I can’t sleep. I’m feeling bad for damaging my dad’s car once again. Things just happen when you least expected it. It could have been easily avoided. I guess I reversed a little too quickly and relied too much on the sensors which just went “beeeeeeeeeppppppp!!”. Now the bumper at the back seems a little different than before. The bump was not that serious but I feel so bad. :s

Approximately 2 years back when we started the blog, I thought it would be good to have a place where we could share our stories and then look back one day. Funny though both Beri and I are not the expressive type. I have always wished to post more often but somehow the words don’t come through. Berilyn likes to read me blog (I don’t know why) yet I don’t wish to treat blogging like a mandatory thing so I insisted that I should only blog when the feeling is right. I may have done better if this was a geeky blog and I refrain from posting them here. I want to write about all the eventful days with Berilyn but maybe I’m too lazy. Maybe we’re just two boring person and there is nothing to write. Well, I don’t think that affects us as I still love her and will always do. :kiss:

In exactly a month’s time, I “should” be starting work and there we are, finally at the title of this post. Think of the times when I was young and can’t wait to grow up only to realize that time flies. Now I don’t feel like a young man but an adult. What is my life gonna be from then on? A typical adult working 5 days every week (hopefully it’ll be just that) for the rest of my life? When can I get the money to start my family? Support my parents? Will I be successful? Questions and questions? I still want to enjoy life. I want to fly around the world visiting different countries and buy all (most) of the things that I have always wanted.
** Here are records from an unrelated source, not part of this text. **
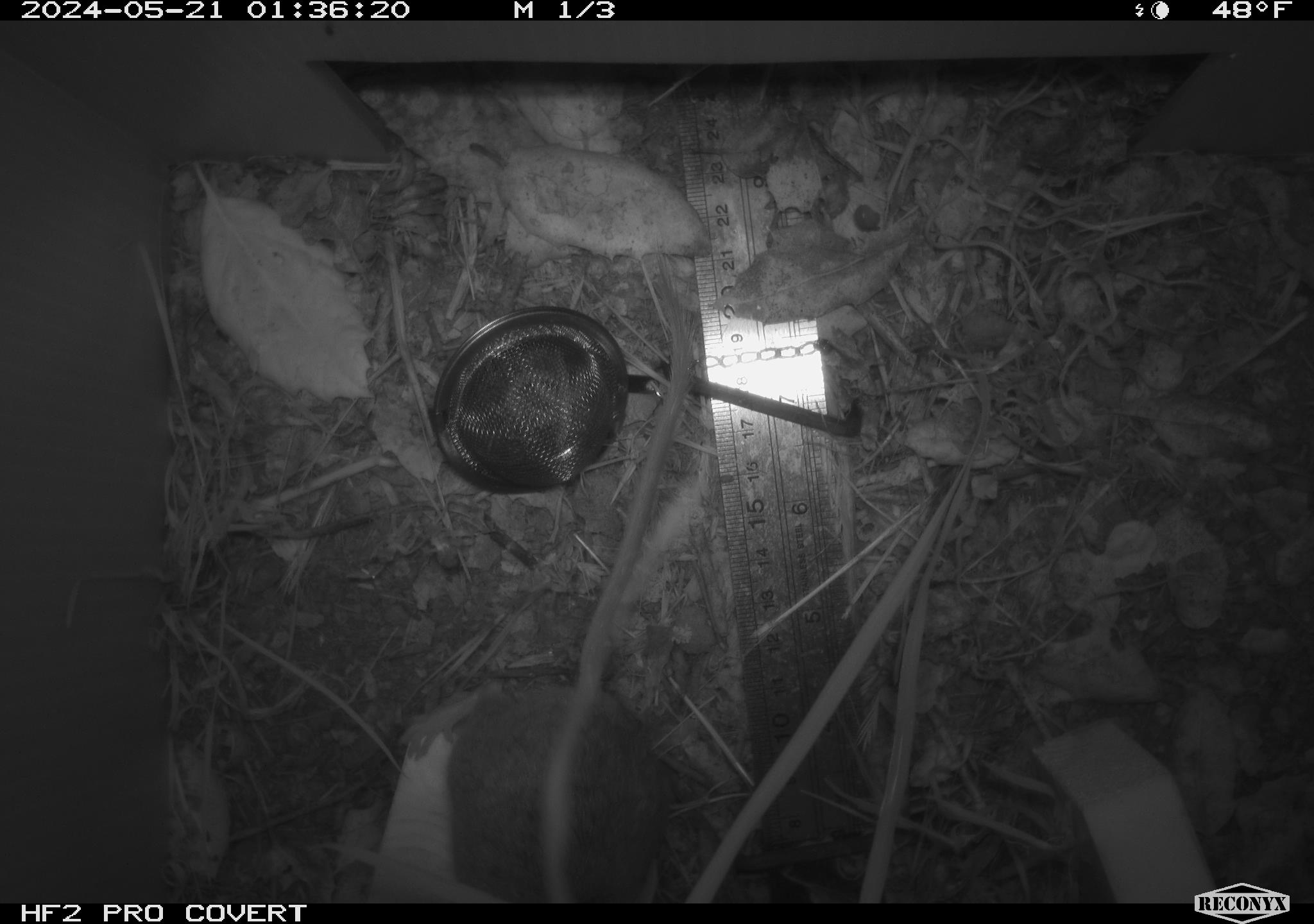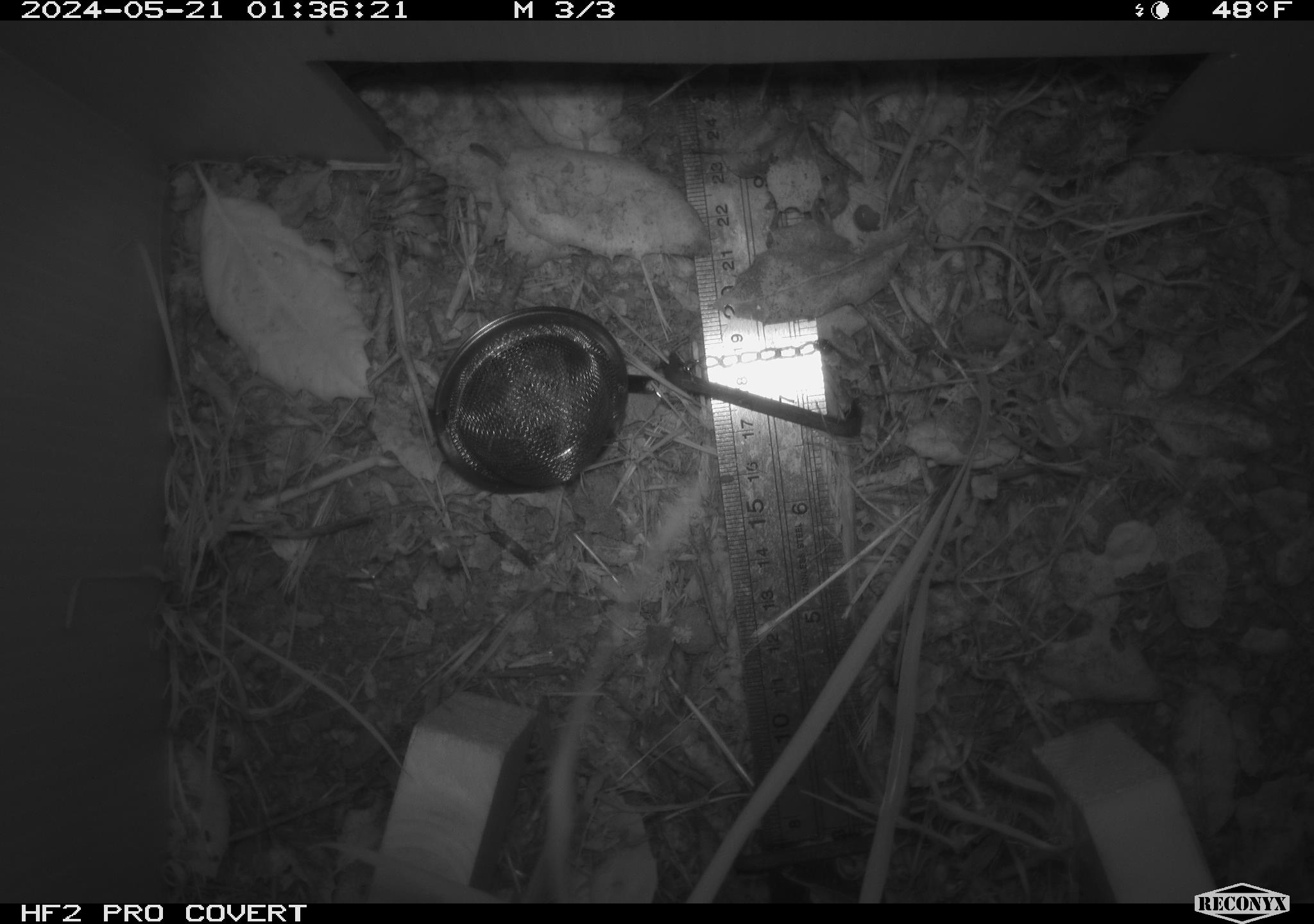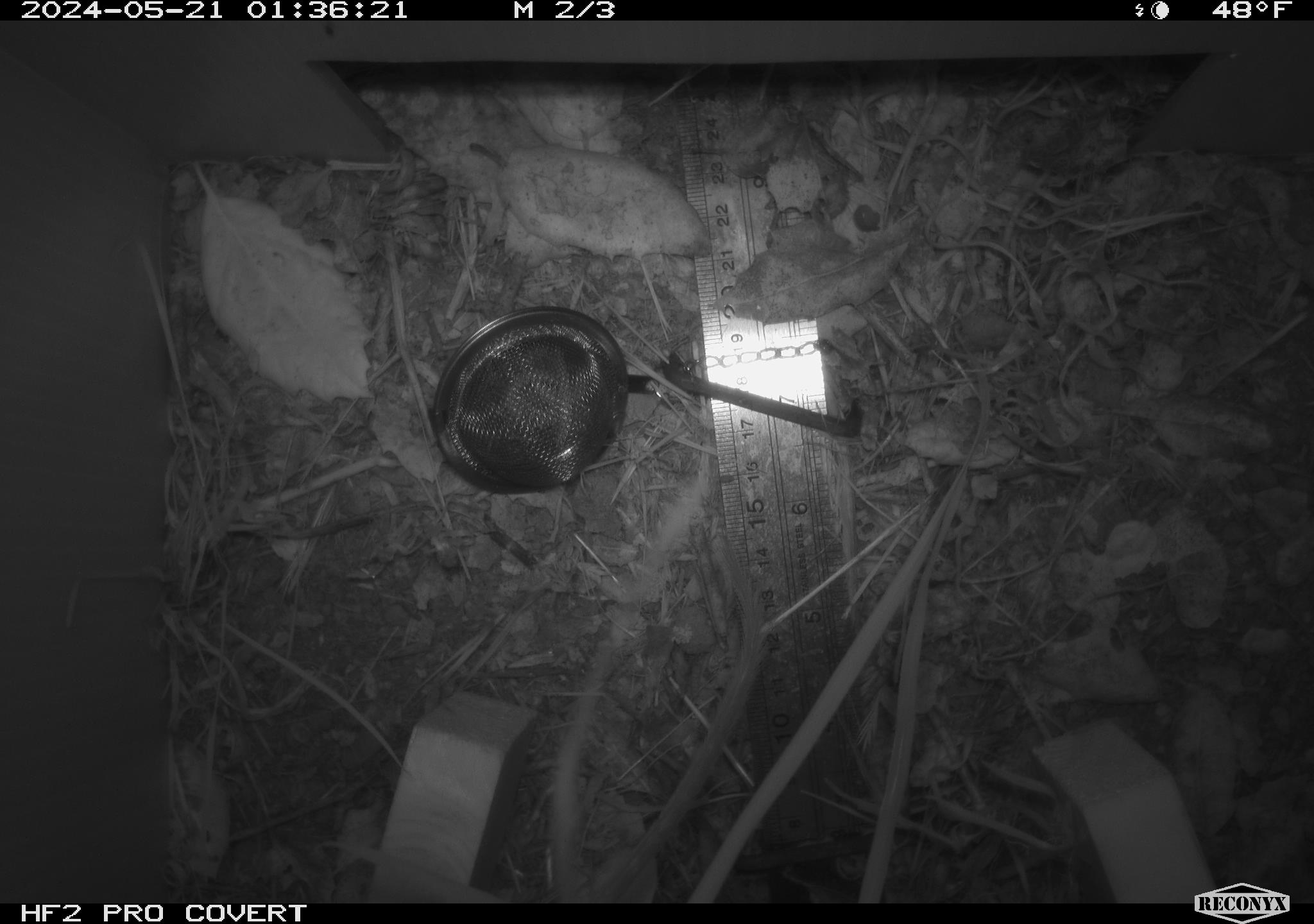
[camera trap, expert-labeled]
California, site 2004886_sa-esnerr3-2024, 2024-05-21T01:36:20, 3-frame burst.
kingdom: Animalia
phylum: Chordata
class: Mammalia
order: Rodentia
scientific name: Rodentia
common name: rodent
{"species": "rodent (Rodentia)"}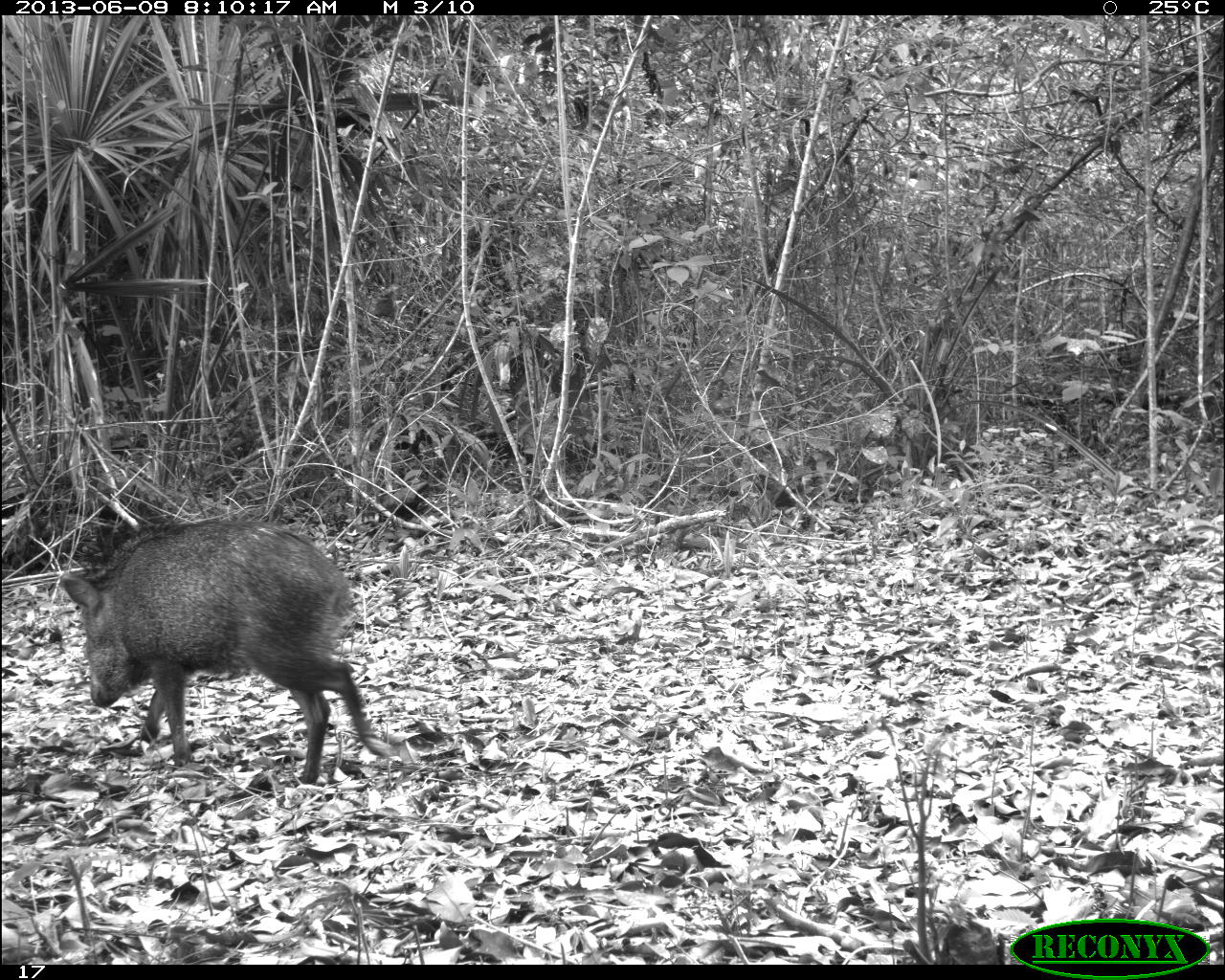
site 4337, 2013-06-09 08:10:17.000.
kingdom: Animalia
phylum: Chordata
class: Mammalia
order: Artiodactyla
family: Tayassuidae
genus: Pecari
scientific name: Pecari tajacu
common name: collared peccary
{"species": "Pecari tajacu (collared peccary)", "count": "2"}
I think I’m at the milestone of my life but there is nothing impressive yet. I really want to work hard. I’m only 22 so I still have a long time ahead (hopefully) and it is time I stop all my nonsense and work towards my goals. This is how I should think, is it not? Come all friends, let’s work hard and we shall have a better future.

Strange, it took me long to “finish” not exactly what I wanted to write but I’m feeling tired now so I shall be sleeping. Pardon me for writing funny. I’m always feeling emo at some point in time and dropping such silly post. Well, guess I could look back years later and say, “Hey! Silly me.”